Overview
HCCL provides C and Python development APIs to implement distributed capabilities.
- C APIs implement framework adaptation in single-operator mode to achieve distributed capabilities.
- Python API implements framework adaptation in graph mode to achieve distributed optimization of TensorFlow networks on the AI processor.
This section describes how to call HCCL's C APIs to develop collective communication functions.
The following figure shows the process of calling HCCL's C APIs to implement collective communication functions.
Figure 1 Collective communication process
- Configure the cluster information, create a communicator handle, and initialize the HCCL communicator.
- Implement HCCL communications, including point-to-point communication and collective communication.
- Point-to-point communication involves directly transmitting data between two NPUs in a multi-NPU system. This method is typically used to transmit and receive activation values in pipeline parallel scenarios. HCCL provides point-to-point communication at different granularities, including single-rank RX and TX interfaces, as well as batch RX and TX interfaces.

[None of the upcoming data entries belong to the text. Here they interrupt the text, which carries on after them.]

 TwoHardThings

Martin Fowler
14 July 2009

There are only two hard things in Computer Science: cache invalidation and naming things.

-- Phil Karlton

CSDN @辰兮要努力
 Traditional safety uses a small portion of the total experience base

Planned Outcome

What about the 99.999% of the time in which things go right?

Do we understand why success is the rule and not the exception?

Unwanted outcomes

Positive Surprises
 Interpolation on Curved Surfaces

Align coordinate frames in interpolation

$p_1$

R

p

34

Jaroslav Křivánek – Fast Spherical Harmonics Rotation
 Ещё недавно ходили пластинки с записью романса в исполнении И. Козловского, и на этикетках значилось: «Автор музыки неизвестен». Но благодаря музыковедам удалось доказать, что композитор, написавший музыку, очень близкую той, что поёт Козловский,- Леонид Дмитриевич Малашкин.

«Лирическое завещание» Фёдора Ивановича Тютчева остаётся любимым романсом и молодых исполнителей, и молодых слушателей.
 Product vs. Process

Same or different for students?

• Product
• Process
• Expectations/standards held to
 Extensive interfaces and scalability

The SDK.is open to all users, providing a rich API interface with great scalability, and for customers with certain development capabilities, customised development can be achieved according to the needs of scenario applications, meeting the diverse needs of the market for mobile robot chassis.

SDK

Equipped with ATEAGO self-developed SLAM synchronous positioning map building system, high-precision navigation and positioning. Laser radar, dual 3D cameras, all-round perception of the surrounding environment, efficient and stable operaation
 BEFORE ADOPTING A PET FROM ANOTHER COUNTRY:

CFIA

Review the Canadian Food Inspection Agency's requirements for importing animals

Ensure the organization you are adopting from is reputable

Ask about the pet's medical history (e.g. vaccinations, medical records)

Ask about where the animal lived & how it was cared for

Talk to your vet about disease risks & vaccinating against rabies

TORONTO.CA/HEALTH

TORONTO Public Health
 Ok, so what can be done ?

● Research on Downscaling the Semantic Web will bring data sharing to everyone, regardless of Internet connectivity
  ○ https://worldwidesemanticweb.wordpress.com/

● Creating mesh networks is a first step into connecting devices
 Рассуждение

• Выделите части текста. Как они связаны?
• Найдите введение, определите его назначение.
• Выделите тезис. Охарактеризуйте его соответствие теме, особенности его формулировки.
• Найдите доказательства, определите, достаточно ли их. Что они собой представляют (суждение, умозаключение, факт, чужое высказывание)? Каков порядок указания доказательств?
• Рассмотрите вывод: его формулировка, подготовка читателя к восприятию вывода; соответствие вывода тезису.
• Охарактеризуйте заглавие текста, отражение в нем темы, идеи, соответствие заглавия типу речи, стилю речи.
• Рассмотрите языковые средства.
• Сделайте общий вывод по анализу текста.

- Collective communication means that multiple NPUs participate in data transmission operations, such as AllReduce, AllGather, and Broadcast. This method is typically used for gradient synchronization and parameter update across different NPUs in a large-scale cluster. Collective communication enables all compute nodes to exchange data in parallel, efficient, and orderly mode, improving data transmission efficiency.
- After collective communication is complete, destroy the communicator and free the memory and stream resources.